Presentation Information
[4Yin-B-07]Knowledge Graph Embedding Search for MONDO-Centered Disease-to-Mouse Model RetrievalA node2vec Baseline Study
〇Tatsuya Kushida1, Daiki Usuda1, Norio Kobayashi1, Hiroshi Masuya1 (1. RIKEN)
Keywords:
knowledge graph,embedding-based search,node2vec,disease ontology,mouse model exploration
In animal model selection for disease research, identifying appropriate mouse strains for a disease concept and clarifying the rationale for their validity require substantial time and effort. We present a MONDO-centered disease-to-mouse retrieval system that ranks candidate RIKEN BRC mouse strains from an integrated knowledge graph and attaches evidence for interpretability. We built a knowledge graph (~950k triples) integrating genes, mouse strains, HPO, and MP, and derived an undirected graph with 922,647 edges for node2vec training. Using node2vec embeddings (73,217 nodes; 128 dimensions), we ranked mouse strains by cosine similarity between the query disease node and mouse nodes, and attached supporting evidence as direct links (1-hop) and 2-hop paths on the integrated edge set. For out-of-vocabulary queries, we implemented a fallback mechanism based on MONDO hierarchy expansion (ancestor/descendant).

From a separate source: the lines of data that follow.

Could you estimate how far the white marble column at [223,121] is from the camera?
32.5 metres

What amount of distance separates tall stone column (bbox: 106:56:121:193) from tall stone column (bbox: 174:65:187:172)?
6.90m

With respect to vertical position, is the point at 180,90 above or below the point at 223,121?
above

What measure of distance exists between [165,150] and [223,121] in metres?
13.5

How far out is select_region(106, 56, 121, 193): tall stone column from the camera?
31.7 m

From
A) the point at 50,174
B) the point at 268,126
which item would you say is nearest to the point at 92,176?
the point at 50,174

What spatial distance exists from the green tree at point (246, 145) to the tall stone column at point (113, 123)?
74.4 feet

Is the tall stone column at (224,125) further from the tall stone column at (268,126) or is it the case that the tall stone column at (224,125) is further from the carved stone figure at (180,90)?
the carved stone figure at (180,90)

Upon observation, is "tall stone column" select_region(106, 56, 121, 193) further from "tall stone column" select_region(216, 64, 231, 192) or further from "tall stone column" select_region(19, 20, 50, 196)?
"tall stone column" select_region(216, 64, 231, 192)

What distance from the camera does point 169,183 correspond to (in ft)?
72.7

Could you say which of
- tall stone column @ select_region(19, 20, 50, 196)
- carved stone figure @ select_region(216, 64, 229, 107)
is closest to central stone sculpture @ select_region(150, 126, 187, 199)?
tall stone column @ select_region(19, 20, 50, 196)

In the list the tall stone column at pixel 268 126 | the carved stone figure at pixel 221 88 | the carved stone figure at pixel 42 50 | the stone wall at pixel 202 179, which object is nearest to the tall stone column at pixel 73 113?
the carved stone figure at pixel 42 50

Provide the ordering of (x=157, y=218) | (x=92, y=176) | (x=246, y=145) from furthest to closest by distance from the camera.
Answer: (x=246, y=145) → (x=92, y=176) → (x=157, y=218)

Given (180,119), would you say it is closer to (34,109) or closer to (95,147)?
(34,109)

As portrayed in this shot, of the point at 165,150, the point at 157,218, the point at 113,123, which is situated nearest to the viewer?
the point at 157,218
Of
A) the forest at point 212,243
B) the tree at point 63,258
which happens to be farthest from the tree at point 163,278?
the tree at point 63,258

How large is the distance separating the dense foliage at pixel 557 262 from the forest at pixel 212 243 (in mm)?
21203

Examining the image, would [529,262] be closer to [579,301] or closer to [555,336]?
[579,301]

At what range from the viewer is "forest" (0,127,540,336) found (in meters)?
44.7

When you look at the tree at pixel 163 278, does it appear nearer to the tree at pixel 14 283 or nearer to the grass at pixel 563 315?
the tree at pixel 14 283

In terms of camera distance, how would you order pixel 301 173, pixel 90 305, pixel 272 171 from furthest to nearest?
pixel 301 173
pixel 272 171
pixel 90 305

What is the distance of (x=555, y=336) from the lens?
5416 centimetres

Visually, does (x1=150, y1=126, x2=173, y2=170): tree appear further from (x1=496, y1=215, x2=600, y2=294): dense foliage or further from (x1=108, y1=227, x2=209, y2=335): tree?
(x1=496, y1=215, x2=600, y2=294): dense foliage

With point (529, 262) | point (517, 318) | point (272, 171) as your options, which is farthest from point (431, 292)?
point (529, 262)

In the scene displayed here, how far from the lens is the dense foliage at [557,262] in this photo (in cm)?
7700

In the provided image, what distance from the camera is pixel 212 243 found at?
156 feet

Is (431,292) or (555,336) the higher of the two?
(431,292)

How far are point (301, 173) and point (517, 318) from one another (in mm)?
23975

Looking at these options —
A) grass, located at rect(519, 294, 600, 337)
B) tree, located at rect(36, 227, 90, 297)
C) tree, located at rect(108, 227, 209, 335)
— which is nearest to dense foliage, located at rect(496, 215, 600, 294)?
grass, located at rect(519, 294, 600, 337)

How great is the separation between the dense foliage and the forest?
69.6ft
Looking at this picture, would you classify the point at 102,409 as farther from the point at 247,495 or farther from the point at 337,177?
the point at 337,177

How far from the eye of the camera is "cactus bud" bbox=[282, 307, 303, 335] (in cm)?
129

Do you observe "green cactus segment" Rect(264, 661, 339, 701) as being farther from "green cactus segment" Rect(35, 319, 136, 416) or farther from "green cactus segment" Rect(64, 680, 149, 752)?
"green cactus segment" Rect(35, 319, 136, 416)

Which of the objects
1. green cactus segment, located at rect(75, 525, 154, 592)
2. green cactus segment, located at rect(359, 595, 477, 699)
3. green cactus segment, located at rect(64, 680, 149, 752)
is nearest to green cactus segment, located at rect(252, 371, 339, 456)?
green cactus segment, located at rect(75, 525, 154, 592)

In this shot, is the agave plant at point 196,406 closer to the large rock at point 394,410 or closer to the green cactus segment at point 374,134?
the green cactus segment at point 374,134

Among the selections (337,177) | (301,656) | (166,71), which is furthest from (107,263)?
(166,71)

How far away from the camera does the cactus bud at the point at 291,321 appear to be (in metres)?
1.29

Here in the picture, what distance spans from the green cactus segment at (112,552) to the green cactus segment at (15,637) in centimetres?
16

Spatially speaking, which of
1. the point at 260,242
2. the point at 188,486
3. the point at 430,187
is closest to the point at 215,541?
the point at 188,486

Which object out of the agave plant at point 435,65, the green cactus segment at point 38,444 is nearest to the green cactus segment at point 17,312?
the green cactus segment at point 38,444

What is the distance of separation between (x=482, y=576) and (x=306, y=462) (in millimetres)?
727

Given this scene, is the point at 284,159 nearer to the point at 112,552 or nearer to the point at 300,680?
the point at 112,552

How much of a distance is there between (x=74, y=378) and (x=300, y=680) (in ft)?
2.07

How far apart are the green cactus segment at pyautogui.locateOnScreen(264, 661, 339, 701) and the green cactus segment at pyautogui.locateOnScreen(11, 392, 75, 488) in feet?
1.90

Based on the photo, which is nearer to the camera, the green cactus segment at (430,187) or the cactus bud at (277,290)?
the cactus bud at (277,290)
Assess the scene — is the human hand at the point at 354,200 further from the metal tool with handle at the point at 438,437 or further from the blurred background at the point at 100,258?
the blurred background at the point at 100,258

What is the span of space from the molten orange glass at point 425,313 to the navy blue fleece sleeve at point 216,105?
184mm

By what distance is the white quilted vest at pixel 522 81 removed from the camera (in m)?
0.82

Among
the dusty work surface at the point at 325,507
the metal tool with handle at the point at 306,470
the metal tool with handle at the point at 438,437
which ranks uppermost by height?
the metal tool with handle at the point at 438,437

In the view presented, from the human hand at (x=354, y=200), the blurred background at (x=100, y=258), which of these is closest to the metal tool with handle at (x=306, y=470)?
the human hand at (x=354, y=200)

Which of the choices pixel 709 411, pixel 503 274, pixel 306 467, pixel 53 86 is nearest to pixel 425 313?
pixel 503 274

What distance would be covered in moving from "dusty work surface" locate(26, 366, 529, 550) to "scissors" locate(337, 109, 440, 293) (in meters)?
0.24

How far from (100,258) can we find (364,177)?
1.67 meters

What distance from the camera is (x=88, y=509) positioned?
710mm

We also implemented a Streamlit interface (under development) to execute retrieval and compare three embedding methods (node2vec, TransE, RotatE), including strain-type distributions and candidate overlap. Known disease models are used only as auxiliary reference for sanity checks rather than a definitive gold standard. Future work includes metapath design and broader comparison with additional knowledge graph embedding models.